## Selected excerpt
Farmland Partners Inc.

Reconciliation of Non-GAAP Measures

For the three and nine months ended September 30, 2021 and 2020

(unaudited, in thousands except per share amounts)

For the three months ended September 30, For the Nine Months Ended September 30
($ in thousands) 2021 2020 2021 2020
OPERATING REVENUES:
Rental income $ 8,850 $ 8,701 $ 27,400 27,916
Tenant reimbursements 861 911 2,638 2,655
Crop sales 262 748 715 1,445
Other revenue 132 244 940 755
Total operating revenues 10,105 10,604 31,693 32,771
Property operating expenses 1,993 1,961 5,632 5,640
NOI 8,112 8,643 26,061 27,131
Depreciation, depletion and amortization 1,911 1,979 5,731 5,982
Cost of goods sold 417 1,332 1,334 2,643
Acquisition and due diligence costs 5 5 11
General and administrative expenses 1,746 1,395 5,258 4,248
Legal and accounting 2,599 287 8,241 1,617
Other operating expenses 1 2 2
Other (income) expense (8 ) 25 (59 ) 113
(Income) loss from equity method investment (15 ) (15 )
(Gain) loss on disposition of assets 112 (1,348 ) (3,355 ) (2,179 )
Interest expense 4,014 4,411 11,974 13,541
NET INCOME (LOSS) $ (2,669 ) $ 561 $ (3,055 ) 1,153

Non-GAAP Financial Measures

The Company considers the following non-GAAP measures as useful to investors as key supplemental measures of its performance: FFO, NOI, AFFO, EBITDAre and Adjusted EBITDAre. These non-GAAP financial measures should be considered along with, but not as alternatives to, net income or loss as a measure of the Company's operating performance. FFO, NOI, AFFO, EBITDAre and Adjusted EBITDAre, as calculated by the Company, may not be comparable to other companies that do not define such terms exactly as the Company.

FFO

The Company calculates FFO in accordance with the standards established by the National Association of Real Estate Investment Trusts, or NAREIT. NAREIT defines FFO as net income (loss) (calculated in accordance with GAAP), excluding gains (or losses) from sales of depreciable operating property, plus real estate related depreciation, depletion and amortization (excluding amortization of deferred financing costs), and after adjustments for unconsolidated partnerships and joint ventures. Management presents FFO as a supplemental performance measure because it believes that FFO is beneficial to investors as a starting point in measuring the Company's operational performance. Specifically, in excluding real estate related depreciation and amortization and gains and losses from sales of depreciable operating properties, which do not relate to or are not indicative of operating performance, FFO provides a performance measure that, when compared year over year, captures trends in occupancy rates, rental rates and operating costs. The Company also believes that, as a widely recognized measure of the performance of REITs, FFO will be used by investors as a basis to compare the Company's operating performance with that of other REITs. However, other equity REITs may not calculate FFO in accordance with the NAREIT definition as the Company does, and, accordingly, the Company's FFO may not be comparable to such other REITs' FFO.

AFFO

The Company calculates AFFO by adjusting FFO to exclude the income and expenses that the Company believes are not reflective of the sustainability of the Company's ongoing operating performance, including, but not limited to, real estate related acquisition and due diligence costs, stock-based compensation, deferred impact of interest rate swap terminations, and distributions on the Company's Series A preferred units.

## Extracted information
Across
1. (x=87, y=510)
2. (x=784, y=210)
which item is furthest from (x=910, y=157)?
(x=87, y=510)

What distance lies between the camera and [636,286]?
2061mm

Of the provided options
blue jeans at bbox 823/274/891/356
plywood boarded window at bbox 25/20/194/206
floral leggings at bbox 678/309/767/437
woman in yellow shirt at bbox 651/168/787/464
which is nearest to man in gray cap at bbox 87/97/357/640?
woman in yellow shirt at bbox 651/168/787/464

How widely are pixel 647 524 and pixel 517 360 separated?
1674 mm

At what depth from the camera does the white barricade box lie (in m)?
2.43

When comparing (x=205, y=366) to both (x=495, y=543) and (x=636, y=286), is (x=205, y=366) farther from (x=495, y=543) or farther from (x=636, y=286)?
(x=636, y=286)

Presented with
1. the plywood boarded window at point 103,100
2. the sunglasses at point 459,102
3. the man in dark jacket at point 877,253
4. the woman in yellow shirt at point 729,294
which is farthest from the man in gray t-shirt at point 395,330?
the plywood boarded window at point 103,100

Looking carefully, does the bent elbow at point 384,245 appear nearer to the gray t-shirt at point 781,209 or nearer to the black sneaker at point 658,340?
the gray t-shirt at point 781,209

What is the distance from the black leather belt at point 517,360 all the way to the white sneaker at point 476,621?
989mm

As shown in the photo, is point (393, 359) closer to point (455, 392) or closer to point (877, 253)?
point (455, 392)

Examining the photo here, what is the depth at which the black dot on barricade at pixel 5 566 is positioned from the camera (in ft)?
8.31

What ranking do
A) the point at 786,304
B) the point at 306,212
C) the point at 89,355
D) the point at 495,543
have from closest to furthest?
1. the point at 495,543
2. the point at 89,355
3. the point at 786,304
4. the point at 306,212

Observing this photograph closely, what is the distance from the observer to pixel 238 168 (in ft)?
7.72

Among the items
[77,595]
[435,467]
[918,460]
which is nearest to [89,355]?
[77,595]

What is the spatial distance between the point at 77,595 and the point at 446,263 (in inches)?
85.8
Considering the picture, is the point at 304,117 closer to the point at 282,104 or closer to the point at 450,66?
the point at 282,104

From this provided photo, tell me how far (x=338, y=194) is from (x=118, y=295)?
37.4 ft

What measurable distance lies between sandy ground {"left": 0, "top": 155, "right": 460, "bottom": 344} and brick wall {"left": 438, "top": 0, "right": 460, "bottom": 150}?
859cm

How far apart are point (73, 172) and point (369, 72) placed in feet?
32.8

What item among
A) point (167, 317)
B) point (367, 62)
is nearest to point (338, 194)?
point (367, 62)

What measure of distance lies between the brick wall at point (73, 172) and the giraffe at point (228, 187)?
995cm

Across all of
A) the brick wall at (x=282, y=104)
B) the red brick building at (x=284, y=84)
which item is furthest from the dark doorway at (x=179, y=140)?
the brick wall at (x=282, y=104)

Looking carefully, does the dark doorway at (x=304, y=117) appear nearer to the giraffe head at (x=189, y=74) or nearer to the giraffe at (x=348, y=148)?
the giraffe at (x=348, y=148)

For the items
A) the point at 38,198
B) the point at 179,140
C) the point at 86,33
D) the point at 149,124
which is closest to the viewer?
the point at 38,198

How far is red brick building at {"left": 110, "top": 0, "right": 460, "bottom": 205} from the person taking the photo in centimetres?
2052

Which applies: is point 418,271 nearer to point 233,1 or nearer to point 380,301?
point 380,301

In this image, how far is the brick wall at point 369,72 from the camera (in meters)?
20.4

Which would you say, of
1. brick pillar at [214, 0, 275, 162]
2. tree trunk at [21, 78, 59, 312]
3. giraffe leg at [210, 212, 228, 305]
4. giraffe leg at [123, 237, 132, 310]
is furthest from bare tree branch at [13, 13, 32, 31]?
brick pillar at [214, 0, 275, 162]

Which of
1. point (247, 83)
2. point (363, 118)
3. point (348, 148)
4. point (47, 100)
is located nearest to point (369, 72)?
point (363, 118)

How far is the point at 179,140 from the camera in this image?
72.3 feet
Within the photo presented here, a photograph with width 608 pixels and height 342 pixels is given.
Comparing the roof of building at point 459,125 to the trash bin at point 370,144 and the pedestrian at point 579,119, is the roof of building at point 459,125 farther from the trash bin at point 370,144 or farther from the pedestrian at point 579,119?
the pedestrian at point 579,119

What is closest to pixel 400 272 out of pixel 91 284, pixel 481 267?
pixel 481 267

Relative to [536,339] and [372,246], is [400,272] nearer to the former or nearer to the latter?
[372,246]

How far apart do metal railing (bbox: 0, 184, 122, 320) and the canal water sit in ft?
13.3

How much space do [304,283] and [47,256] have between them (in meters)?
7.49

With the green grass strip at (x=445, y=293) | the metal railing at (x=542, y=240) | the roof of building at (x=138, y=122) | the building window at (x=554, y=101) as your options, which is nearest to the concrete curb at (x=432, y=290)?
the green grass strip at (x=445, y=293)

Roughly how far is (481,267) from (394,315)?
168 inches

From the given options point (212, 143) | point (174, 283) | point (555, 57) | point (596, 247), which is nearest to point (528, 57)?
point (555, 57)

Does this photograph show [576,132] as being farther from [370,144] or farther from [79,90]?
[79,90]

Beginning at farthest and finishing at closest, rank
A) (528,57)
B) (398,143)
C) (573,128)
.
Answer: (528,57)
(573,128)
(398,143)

==

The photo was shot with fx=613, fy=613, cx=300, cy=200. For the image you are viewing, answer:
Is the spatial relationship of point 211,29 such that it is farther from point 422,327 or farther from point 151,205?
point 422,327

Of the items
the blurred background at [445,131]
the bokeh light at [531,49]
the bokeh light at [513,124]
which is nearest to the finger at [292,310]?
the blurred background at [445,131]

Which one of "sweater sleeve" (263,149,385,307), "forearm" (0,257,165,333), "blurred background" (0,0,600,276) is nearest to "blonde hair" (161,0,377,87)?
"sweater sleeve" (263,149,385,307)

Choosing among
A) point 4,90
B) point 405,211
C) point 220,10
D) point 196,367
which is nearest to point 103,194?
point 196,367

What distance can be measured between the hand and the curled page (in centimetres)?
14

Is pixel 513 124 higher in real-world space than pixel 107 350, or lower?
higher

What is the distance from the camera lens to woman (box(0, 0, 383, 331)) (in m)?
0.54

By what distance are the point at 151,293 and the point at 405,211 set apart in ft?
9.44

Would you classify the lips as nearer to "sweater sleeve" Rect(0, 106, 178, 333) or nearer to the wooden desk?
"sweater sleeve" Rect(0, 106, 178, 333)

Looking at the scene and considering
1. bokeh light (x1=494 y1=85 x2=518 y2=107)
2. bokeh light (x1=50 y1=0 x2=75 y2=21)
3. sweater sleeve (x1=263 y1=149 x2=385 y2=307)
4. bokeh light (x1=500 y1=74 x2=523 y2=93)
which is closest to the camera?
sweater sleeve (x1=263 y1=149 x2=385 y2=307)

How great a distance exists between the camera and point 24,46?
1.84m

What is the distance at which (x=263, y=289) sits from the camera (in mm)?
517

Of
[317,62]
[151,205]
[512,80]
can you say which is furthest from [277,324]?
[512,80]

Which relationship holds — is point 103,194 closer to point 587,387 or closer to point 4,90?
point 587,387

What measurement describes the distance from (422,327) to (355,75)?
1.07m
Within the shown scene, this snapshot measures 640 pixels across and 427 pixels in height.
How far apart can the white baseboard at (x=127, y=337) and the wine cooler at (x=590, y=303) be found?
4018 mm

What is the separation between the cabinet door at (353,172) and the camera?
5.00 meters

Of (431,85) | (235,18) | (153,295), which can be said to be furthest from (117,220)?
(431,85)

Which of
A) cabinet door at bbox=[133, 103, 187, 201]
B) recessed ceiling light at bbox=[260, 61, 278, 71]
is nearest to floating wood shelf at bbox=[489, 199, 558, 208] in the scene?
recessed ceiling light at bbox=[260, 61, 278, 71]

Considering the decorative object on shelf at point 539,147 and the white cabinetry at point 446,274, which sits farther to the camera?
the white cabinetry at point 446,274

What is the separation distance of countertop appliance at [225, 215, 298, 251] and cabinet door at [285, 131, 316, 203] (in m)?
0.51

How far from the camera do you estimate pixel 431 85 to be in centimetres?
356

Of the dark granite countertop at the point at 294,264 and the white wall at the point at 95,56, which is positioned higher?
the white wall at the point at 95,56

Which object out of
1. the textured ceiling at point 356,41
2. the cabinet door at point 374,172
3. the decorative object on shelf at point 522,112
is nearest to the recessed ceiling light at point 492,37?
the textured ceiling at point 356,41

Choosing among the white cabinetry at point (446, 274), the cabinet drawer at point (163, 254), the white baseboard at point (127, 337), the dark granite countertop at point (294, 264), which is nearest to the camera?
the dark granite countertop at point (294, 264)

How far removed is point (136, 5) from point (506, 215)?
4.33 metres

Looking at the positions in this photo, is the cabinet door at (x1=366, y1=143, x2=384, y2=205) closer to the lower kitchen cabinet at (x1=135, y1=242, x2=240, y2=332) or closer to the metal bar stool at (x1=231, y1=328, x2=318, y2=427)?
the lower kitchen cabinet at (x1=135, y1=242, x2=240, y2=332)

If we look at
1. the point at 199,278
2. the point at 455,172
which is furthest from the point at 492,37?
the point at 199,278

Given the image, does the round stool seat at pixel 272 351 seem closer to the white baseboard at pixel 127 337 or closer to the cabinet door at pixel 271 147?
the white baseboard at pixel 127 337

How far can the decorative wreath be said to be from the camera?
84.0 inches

## To do
a. In the Farmland Partners financial excerpt, condense the paragraph beginning "The Company calculates FFO in accordance with the standards" into a short bulleted list that keeps its main facts.
b. Give a continuation of the Farmland Partners financial excerpt that picks up after its final sentence, the one about how AFFO is calculated.
The data plays no part in the work here.

## Responses to the exercise
a.
- The Company calculates FFO according to NAREIT standards.
- NAREIT defines FFO as GAAP net income (loss):
  - excluding gains or losses from sales of depreciable operating property,
  - plus real estate related depreciation, depletion and amortization (not counting amortization of deferred financing costs),
  - after adjustments for unconsolidated partnerships and joint ventures.
- Management presents FFO as a supplemental measure because it believes FFO helps investors as a starting point for measuring operational performance.
- Because it excludes real estate depreciation and amortization and gains or losses on sales of depreciable properties, year-over-year FFO comparisons capture trends in occupancy rates, rental rates and operating costs.
- The Company expects investors to use FFO, a widely recognized REIT measure, to compare its performance with other REITs.
- Other equity REITs may not follow the NAREIT definition, so the Company's FFO may not be comparable to theirs.

b.
Changes in GAAP accounting and reporting rules that were put in effect after the establishment of NAREIT's definition of FFO in 1999 result in the inclusion of a number of items in FFO that do not correlate with the sustainability of the Company's operating performance.  Therefore, in addition to FFO, the Company presents AFFO and AFFO per share, fully diluted, both of which are non-GAAP measures.  Management considers AFFO a useful supplemental performance metric for investors as it is more indicative of the Company's operational performance than FFO. AFFO is not intended to represent cash flow or liquidity for the period and is only intended to provide an additional measure of the Company's operating performance. Even AFFO, however, does not properly capture the timing of cash receipts, especially in connection with full-year rent payments under lease agreements entered into in connection with newly acquired farms. Management considers AFFO per share, fully diluted to be a supplemental metric to GAAP earnings per share. AFFO per share, fully diluted provides additional insight into how the Company's operating performance could be allocated to potential shares outstanding at a specific point in time. Management believes that AFFO is a widely recognized measure of the operations of REITs and presenting AFFO will enable investors to assess the Company's performance in comparison to other REITs. However, other REITs may use different methodologies for calculating AFFO and AFFO per share, fully diluted and, accordingly, the Company's AFFO and AFFO per share, fully diluted may not always be comparable to AFFO and AFFO per share amounts calculated by other REITs. AFFO and AFFO per share, fully diluted should not be considered as an alternative to net income (loss) or earnings per share (determined in accordance with GAAP) as an indication of financial performance, or as an alternative to net income (loss) earnings per share (determined in accordance with GAAP) as a measure of the Company's liquidity, nor are they indicative of funds available to fund the Company's cash needs, including its ability to make distributions.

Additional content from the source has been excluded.